Claim 10 is rejected under 35 U.S.C 103 as being unpatentable under Teder et al. (US20220383502A1 hereinafter referred to as Teder) in view of Patwari et al. (US20230297824A1, hereinafter Patwari) and further in view of Lee et al. (US20230252283A1 hereinafter referred to as Lee). 
Regarding claim 10:
Teder in view of Patwari teaches the method of claim 9.
Neither Teder nor Patwari explicitly teaches wherein the first layer and the second layer are adjacent to one another.
Lee, however, further teaches wherein the first layer and the second layer are adjacent to one another (see abstract: “A processor-implemented method with a neural network includes: generating a first intermediate vector by applying a first activation function to first nodes in a first intermediate layer adjacent to an input layer among intermediate layers of the neural network; transferring the first intermediate vector to second nodes in a second intermediate layer adjacent to an output layer among the intermediate layers; generating a second intermediate vector by applying a second activation function to the second nodes; and applying the second intermediate vector to an output layer of the neural network.”.)
Before the effective filing date of the claimed invention, it would have been
obvious to one of ordinary skill in the art, having the teachings of Teder, Patwari, and Lee before him or her, to modify the method of claim 10 to include attributes of layers being adjacent to another in order to improve accuracy of the neural network (see Lee at [0130]: “Even for a general neural network, the training device of one or more embodiments may improve the accuracy of the neural network by performing fine-tuning by applying a second activation function that suggests non-linearity for nodes included in a layer adjacent to an output layer without newly training the neural network for a task.”.)

Claims 4 and 17 are rejected under 35 U.S.C 103 as being unpatentable under Teder et al. (US20220383502A1 hereinafter referred to as Teder) in view of Jie et al. (“Regularized Flexible Activation Function Combinations for Deep Neural Networks” hereinafter referred to as Jie) in further view of Patwari et al. (US20230297824A1, hereinafter Patwari) and further in view of Zhao et al. (US20200250527A1 hereinafter referred to as Zhao). 
Regarding claim 4: 
Teder in view of Jie in further view of Patwari teaches the system of claim 3.
Neither Teder, Jie, nor Patwari explicitly teaches to select a Rectified Linear Unit (ReLU) activation function when the one or more properties include a skew in the input data.
Zhao, however, in analogous teaches to select a Rectified Linear Unit (ReLU) activation function when the one or more properties include a skew in the input data (see [0057]: “Both these cases represent a skewed binary data set where a fraction of datapoints are positively labeled.
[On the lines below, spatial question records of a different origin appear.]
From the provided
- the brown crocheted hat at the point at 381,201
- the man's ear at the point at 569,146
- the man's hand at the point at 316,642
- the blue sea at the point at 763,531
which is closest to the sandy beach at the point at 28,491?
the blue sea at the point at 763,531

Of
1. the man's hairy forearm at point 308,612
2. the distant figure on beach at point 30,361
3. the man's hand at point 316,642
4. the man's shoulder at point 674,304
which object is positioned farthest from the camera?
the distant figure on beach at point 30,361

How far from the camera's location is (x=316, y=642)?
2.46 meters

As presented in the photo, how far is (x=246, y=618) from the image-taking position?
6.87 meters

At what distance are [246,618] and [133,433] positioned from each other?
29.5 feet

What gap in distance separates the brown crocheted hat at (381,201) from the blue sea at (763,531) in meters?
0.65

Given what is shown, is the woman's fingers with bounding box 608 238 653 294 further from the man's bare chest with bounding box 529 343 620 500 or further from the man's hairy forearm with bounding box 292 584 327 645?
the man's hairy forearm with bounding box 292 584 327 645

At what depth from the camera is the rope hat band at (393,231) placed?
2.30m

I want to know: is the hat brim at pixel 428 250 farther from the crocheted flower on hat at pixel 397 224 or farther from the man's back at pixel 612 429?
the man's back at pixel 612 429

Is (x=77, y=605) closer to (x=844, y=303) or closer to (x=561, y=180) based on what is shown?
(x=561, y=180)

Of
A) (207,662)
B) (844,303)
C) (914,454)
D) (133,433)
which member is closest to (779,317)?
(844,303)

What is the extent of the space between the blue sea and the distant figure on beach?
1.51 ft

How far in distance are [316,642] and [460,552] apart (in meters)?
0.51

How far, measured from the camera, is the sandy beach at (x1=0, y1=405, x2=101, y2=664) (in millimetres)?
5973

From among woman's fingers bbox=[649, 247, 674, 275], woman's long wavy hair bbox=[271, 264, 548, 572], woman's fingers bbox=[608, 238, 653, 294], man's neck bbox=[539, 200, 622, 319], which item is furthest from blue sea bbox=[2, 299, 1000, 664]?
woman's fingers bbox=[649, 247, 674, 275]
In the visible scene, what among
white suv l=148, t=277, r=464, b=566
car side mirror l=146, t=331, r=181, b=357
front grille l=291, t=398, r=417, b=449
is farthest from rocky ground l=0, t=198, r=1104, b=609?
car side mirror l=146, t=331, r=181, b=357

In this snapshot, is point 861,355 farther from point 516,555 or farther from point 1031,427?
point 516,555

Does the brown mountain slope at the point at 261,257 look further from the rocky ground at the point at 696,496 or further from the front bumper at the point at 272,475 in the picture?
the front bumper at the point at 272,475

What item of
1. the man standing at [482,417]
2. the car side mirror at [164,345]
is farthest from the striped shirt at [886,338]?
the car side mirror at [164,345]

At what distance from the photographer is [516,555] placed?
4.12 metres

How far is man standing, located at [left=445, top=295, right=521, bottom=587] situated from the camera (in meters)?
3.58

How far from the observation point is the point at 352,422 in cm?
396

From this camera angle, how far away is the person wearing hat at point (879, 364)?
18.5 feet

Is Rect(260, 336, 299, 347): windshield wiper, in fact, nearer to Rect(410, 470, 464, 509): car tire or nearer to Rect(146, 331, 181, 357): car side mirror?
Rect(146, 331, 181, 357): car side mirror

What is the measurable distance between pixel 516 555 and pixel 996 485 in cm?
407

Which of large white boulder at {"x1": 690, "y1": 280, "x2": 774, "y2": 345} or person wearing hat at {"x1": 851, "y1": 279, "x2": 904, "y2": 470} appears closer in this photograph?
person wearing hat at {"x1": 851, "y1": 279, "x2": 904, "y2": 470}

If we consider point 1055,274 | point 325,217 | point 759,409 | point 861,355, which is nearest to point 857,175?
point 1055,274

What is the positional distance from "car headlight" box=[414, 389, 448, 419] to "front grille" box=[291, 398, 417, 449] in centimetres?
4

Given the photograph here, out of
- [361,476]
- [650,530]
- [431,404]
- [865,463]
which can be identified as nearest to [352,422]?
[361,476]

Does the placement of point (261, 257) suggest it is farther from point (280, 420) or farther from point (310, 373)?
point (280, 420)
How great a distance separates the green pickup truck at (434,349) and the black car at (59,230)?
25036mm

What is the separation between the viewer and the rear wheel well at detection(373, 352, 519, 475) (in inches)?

The scenario where the active learning process starts with zero labeled datapoints can be considered as a special case, where L0 is empty. For this example, a neural network is used for the classifier. In each evaluation, the same neural network architecture was used: two hidden layers with 20 nodes on each layer. Each layer is fully connected and uses rectified linear units (ReLU).”).
Before the effective filing date of the claimed invention, it would have been
obvious to one of ordinary skill in the art, having the teachings of Teder, Jie, and Zhao
before him or her, to modify the system of claim 4 to include attributes of using a rectified linear unit activation function on skewed input data in order to optimize cross-entropy loss (see Zhao [0057]: “In each evaluation, the same neural network architecture was used: two hidden layers with 20 nodes on each layer. Each layer is fully connected and uses rectified linear units (ReLU). The network is set up to optimize the cross-entropy loss.”. Also see [0020]: “The present disclosure provides computing systems and methods directed to active learning and may provide advantages or improvements to active learning applications for skewed data sets.”).

Regarding claim 17: 
	Teder in view of Jie in view of Patwari teaches the non-transitory storage medium of claim 15. 
	Neither Teder nor Jie explicitly teaches to select a Rectified Linear Unit (ReLU) activation function when the one or more properties include a skew in the historical data.
	Zhao, however, teaches to select a Rectified Linear Unit (ReLU) activation function when the one or more properties include a skew in the (see [0057]: “Both these cases represent a skewed binary data set where a fraction of datapoints are positively labeled. The scenario where the active learning process starts with zero labeled datapoints can be considered as a special case, where L0 is empty. For this example, a neural network is used for the classifier. In each evaluation, the same neural network architecture was used: two hidden layers with 20 nodes on each layer. Each layer is fully connected and uses rectified linear units (ReLU).”).
Before the effective filing date of the claimed invention, it would have been
obvious to one of ordinary skill in the art, having the teachings of Teder, Jie, and Zhao
before him or her, to modify the non-transitory storage medium of claim 17 to include attributes of using a rectified linear unit activation function on skewed input data in order to optimize cross-entropy loss (see Zhao [0057]: “In each evaluation, the same neural network architecture was used: two hidden layers with 20 nodes on each layer. Each layer is fully connected and uses rectified linear units (ReLU). The network is set up to optimize the cross-entropy loss.”. Also see [0020]: “The present disclosure provides computing systems and methods directed to active learning and may provide advantages or improvements to active learning applications for skewed data sets.”).
	Neither Teder, Patwari, nor Zhao explicitly mention historical data. 
	Jie, however, does explicitly teach historical data (see pg. 5 section III. “Experiments”:  “The datasets being experimented on is a combination of daily stock returns of G7 countries, which is a multi-variate time series [29], [30]. The returns of each day can be considered as an input vector to the corresponding hidden layer, while the output is one-step ahead forecast given a sequence of historical data.”)
Before the effective filing date of the claimed invention, it would have been
obvious to one of ordinary skill in the art, having the teachings of Teder, Jie, Patwari and Zhao before him or her, to modify the system of non-transitory storage medium of claim 17 to include attributes of having historical data in order to improve time series forecasting (see Jie at abstract: “It has been shown that LSTM models with proposed flexible activations P-Sig-Ramp provide significant improvements in time series forecasting,”.)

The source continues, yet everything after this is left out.